Voici une lecture captivante, particulièrement indiquée pour ceux et celles qui ont à frayer avec le monde des discours critiques, et qui en produisent. Michaël La Chance s’inspire du mythe de la cité Atlantide pour pointer quelques malaises dans la culture actuelle, insulaire dans ses chimères, fascinée par le spectacle jusqu’à lui vouer un culte. « Les Atlantes ont irrité les dieux par l’excès d’ostentation. » D’où la disparition de leur cité.

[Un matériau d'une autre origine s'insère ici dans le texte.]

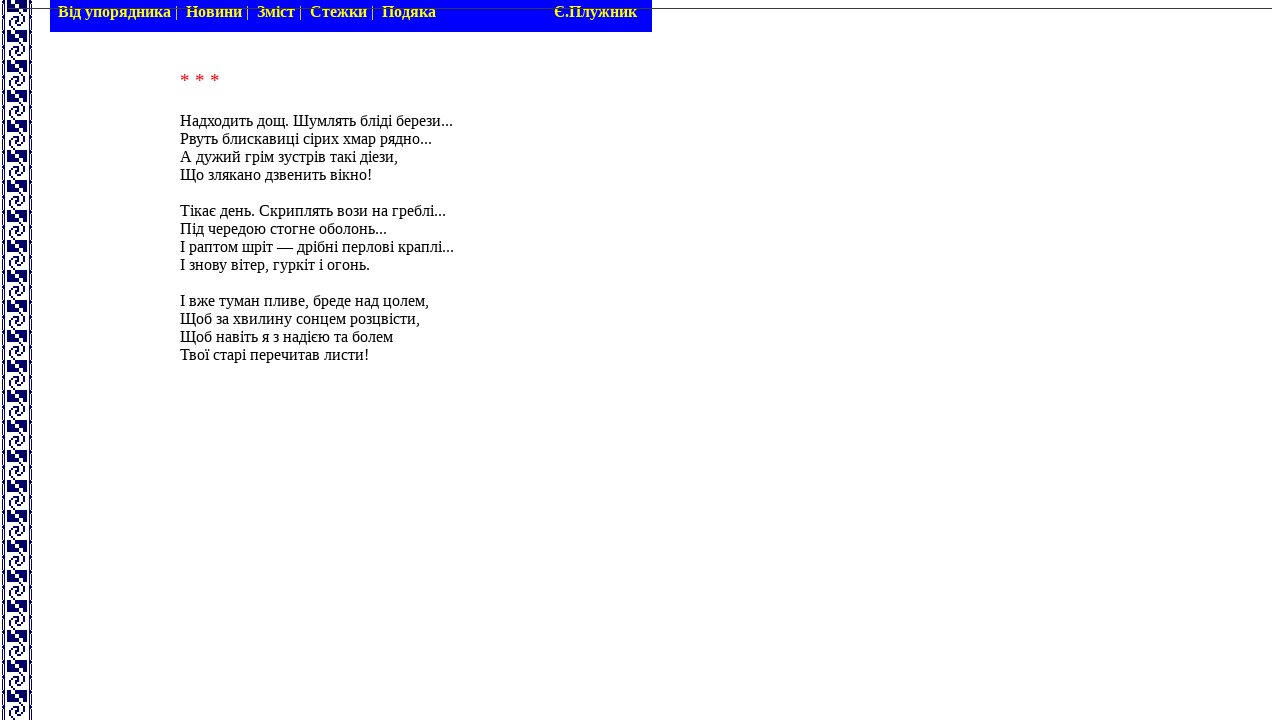

--- FILE ---
content_type: text/css
request_url: https://pysar.tripod.com/styl/StylZagalnyj.css
body_size: 1542
content:
body{background-color:#FFFFFF; color:#000000; top-margin:0px;}

a:link {color:#0000FF; font-size:16px; text-decoration:none; font-style:normal;}
a:visited{color:#000099; font-size:16px; text-decoration:none; font-style:normal;}
a:active{color:#FF0000; font-size:16px; text-decoration:none; font-style:normal;}
a:hover{color:#FF0000; font-size:16px; text-decoration:underline; font-style:normal;}

a.menju:link {color:#FFFF00; font-size:16px; text-decoration:none; font-style:normal; font-weight:bold;}
a.menju:visited{color:#FFFF00; font-size:16px; text-decoration:none; font-style:normal; font-weight:bold;}
a.menju:active{color:#FFFF00; font-size:16px; text-decoration:none; font-style:normal; font-weight:bold;}
a.menju:hover{color:#FFFF00; font-szie:16px; text-decoration:none; font-style:italic; font-weight:bold; background-color:#FF0000;}

.zagolovok2{text-align:center; font-size:32px; color:#FF0000; font-weight:500;}
.zagolovok3{text-align:left; font-size:24px; color:#FF0000; font-weight:500;}
.akcent{color:#FF0000; font-size:18px;}


.pidloga{position: absolute; width:122px; height: 1200px; border: 1px solid #0000FF; 
         top:0; left:30px; background-color:#0000FF; layer-background-color:#0000FF;}
#menju{position:absolute; top:52px; left:35px;}
#tabGolovna{position:absolute; left:200px; top:5px;}



--- FILE ---
content_type: text/css
request_url: https://pysar.tripod.com/styl/StylVirsza.css
body_size: 1080
content:
a.menju:hover{font-style:normal;}

.pidloga{position:absolute; width:600px; height:30px; border:1px solid blue; 
         top:0; left:50px; background-color:#0000FF; layer-background-color:#0000FF;}
#menju{position:absolute; height:18px; top:0px; left:55px;}
td.menju{color:#FFFF00;}

#virsz{position:absolute; left:180px; top:70px;}
#zagolovokVirsza1{font-size:14pt; color:#FF0000; font-weight:500; text-align:left;}
#zagolovokVirsza2{font-size:10pt; font-style:italic; color:#FF0000; font-weight:400; text-align:left;}
#ep{font-size:10pt; color:#000000; font-weight:300; font-style:italic;}
#epAvtor{font-size:10pt; color:#000000; font-weight:300; font-style:italic; text-align:right;}
.tekst{font-size:12pt; color:#000000; font-weight:400;}
#data{text-align:left; font-size:10pt; color:#007700; font-weight:500; font-style:normal;}
.a{position:relative; left:30px;}


--- FILE ---
content_type: application/x-javascript
request_url: https://pysar.tripod.com/skrypty/sterzkyVirsza.js
body_size: 1653
content:
<!--
  function pokazatySterzky() {
    var sterzka1, sterzka2, sterzka3, sterzka4, sterzka5, sterzka6;

    if (document.all) {
      sterzka1 = '&#1047;&#1084;&#1110;&#1089;&#1090;';
      sterzka2 = '&#1053;&#1086;&#1074;&#1080;&#1085;&#1080;';
      sterzka3 = '&#1057;&#1090;&#1077;&#1078;&#1082;&#1080;';
      sterzka4 = '&#1043;&#1110;&#1084;&#1085;';
      sterzka5 = '&#1042;&#1110;&#1076; &#1091;&#1087;&#1086;&#1088;&#1103;&#1076;&#1085;&#1080;&#1082;&#1072;';
      sterzka6 = '&#1055;&#1086;&#1076;&#1103;&#1082;&#1072;';
    } else {
      sterzka1 = 'Зміст';
      sterzka2 = 'Новини';
      sterzka3 = 'Стежки';
      sterzka4 = 'Гімн';
      sterzka5 = 'Від упорядника';
      sterzka6 = 'Подяка';
    } 

    document.write('<div class="pidloga"></div>');

    document.writeln('<div id="menju">');
    document.writeln('<table width="585" border="0"><tr><td width="450" align="left" class="menju">');
    document.writeln('<a href="../vidu.html" class="menju">'+sterzka5+'</a>&nbsp;|&nbsp;');
    document.writeln('<a href="../novyny.html" class="menju">'+sterzka2+'</a>&nbsp;|&nbsp;');
    document.writeln('<a href="../zmist.html" class="menju">'+sterzka1+'</a>&nbsp;|&nbsp;');
    document.writeln('<a href="../sterzky.html" class="menju">'+sterzka3+'</a>&nbsp;|&nbsp;');
    document.writeln('<a href="../podjaka.html" class="menju">'+sterzka6+'</a>&nbsp; &nbsp;');
    document.writeln('</td><td align="right">');
    document.writeln('<a href="index.html" class="menju">' + imja + '</a></td></tr>');
    document.writeln('</table></div>');
  }

  pokazatySterzky();
//-->


--- FILE ---
content_type: application/x-javascript
request_url: https://pysar.tripod.com/Plurznyk/sterzkyPlurznyka.js
body_size: 192
content:
<!--
    var imja='';
    if (document.all) {
       imja = '&#1028;.&#1055;&#1083;&#1091;&#1078;&#1085;&#1080;&#1082;';
    } else {
       imja = 'Є.Плужник';
    }
//-->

Penseur en esthétique, Michaël La Chance repère l’Atlantide un peu partout dans notre culture, dans ses utopies, dans son fonctionnement et dans ses impasses. Il articule précisément et brillamment les problèmes du cheminement artistique vers l’exposition, et ceux de la diffusion et de la connaissance des arts. Cinq chapitres examinent ce qu’est devenu l’art de la représentation en relation avec les médias, la science, les nouvelles technologies, l’État et le public. L’auteur s’attache à circonscrire les instances d’autorité en arts, leurs présupposés philosophiques et idéologiques, et les mouvements de pensée qui ont mené à ce qu’il nomme « l’expositionnisme » actuel. Très didactique, il termine chaque chapitre avec la description d’œuvres imaginaires pour exemplifier ses propos. Les questions soulevées sont sujettes à controverses même si elles pourront sembler à certains rétrogrades, par exemple les problèmes que soulève l’attribution des subventions accordées à l’art. Michaël La Chance pense la question en fonction de l’autonomie des créateurs, de la liberté de moyens et de pensée. Il importe aussi d’aborder la place et le rôle de l’art dans la société Atlantide, menacée de couler.
L’emploi du « nous » par l’auteur démontre qu’on ne peut envisager sa culture d’un œil extérieur, position honnête pour une pensée subtile et solide. Si les généralisations sur la culture sont subjectives, elles sont ici bien documentées.